** Trecho do documento **

O Brasil é um gigante mestiço que fala português: isso sempre o torna misterioso de uma forma ou de outra. No álbum, você pode ouvir um "samba transformado" na música-título. Também funk carioca em "Não vou deixar". E há ritmos dos grupos afro do carnaval baiano em "Pardo" e "Noite de cristal". Todos esses são aspectos de um mistério essencial.

Ao longo de seu meio século de experiência, você revolucionou o som da música brasileira. Você poderia dizer que os sons do Brasil conseguiram encontrar um equilíbrio entre evolução e tradição?

Na maioria das vezes, sim. Às vezes é saudável, outras vezes não é tão vital, mas na maioria dos casos essas mudanças sabem como manter o mistério.

Em algumas ocasiões, você falou sobre o amor que os brasileiros sentem por suas músicas populares. Quão enraizado é esse afeto? Isso faz parte da vida cotidiana?

Claro. Os brasileiros sempre viveram cantando e ouvindo músicas, a maioria delas do país.

Na música "Enzo Gabriel", você pergunta ao protagonista da música o seguinte: "Qual será teu papel na salvação do mundo?" Hoje, com a crise climática, pobreza, violência, repressão pelo Estado... Acho que todos nós nos fazemos essa pergunta.

Sim. Há melancolia no aspecto melódico da música, no ritmo e até mesmo na pergunta que aparece nas letras. Acredito sinceramente que o Brasil tem a missão de salvar o mundo.

E qual seria o seu papel nesta missão? Você ainda acha que uma música pode ser uma ferramenta para a mudança, ou mesmo para a salvação?

Ser capaz de cantar já é algo. Mas acho que meu papel se deve à minha fé teimosa de que temos que completar essa missão.

Você é um dos artistas brasileiros mais famosos, uma figura reconhecida internacionalmente. Desde a época do tropicalismo, você sempre foi sozinho. Hoje, com tanto algoritmo e redes sociais, os artistas estão mais conscientes do que nunca do que as pessoas fazem ao seu redor. Que conselho você daria a um jovem músico que quer se expressar à sua maneira, mas sente a pressão para fazer parte de uma moda para ter sucesso?

Desde o meu início, escrevo músicas que comentam, com ou sem ironia, ou melhor, com uma mistura de ironia e fascínio, sobre o processo que as músicas pré-fabricadas seguem para se tornarem sucessos comerciais. Comecei a compartilhar minhas composições quando tinha 21 anos e, é claro, as coisas estão diferentes agora. Atualmente, com a internet, redes sociais, laptops, plataformas de streaming e smartphones, há uma infinidade de novas maneiras à sua disposição para resolver esse problema. Então eu acho que as jovens gerações estão mais qualificadas para me ensinar sobre esse ambiente do que posso dizer a elas. E eu sei, por exemplo, que a maioria quer criar em um estado de liberdade espiritual.

** Exercício **
Copie sem alterações o trecho da entrevista que vai de "Sim. Há melancolia" a "para a salvação?".

** Informações fornecidas **
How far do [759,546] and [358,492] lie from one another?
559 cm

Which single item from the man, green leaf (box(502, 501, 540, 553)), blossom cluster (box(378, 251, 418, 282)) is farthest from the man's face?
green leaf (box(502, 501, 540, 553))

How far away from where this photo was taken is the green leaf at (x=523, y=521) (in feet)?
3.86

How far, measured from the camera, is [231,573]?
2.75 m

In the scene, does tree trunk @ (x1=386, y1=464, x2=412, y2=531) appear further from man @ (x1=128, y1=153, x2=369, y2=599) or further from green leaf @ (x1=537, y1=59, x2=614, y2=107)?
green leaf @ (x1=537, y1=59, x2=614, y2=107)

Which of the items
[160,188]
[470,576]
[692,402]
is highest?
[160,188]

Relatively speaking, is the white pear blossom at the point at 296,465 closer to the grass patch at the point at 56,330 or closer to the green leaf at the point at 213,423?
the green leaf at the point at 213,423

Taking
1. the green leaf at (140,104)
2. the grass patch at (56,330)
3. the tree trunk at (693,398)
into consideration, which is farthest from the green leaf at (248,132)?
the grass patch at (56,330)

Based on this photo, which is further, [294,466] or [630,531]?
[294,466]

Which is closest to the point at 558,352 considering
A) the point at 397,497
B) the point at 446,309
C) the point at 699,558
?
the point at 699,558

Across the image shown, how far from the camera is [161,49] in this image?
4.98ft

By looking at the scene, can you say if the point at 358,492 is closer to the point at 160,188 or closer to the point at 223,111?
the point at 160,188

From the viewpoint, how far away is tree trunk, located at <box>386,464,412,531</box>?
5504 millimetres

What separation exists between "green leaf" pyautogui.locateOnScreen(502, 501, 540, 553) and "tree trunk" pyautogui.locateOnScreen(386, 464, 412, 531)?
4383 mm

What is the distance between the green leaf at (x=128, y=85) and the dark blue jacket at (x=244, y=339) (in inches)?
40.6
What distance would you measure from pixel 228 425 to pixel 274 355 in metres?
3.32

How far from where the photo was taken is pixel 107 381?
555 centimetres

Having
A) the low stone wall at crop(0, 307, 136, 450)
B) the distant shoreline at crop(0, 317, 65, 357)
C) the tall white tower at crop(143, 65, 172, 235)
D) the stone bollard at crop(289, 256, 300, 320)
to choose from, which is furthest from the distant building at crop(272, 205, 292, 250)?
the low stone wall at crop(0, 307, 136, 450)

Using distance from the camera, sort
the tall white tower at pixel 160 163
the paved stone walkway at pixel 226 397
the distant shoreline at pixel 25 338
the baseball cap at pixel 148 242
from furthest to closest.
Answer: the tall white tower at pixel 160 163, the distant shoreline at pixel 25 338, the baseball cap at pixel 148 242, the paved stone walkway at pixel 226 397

** Resposta do exercício **
Sim. Há melancolia no aspecto melódico da música, no ritmo e até mesmo na pergunta que aparece nas letras. Acredito sinceramente que o Brasil tem a missão de salvar o mundo.

E qual seria o seu papel nesta missão? Você ainda acha que uma música pode ser uma ferramenta para a mudança, ou mesmo para a salvação?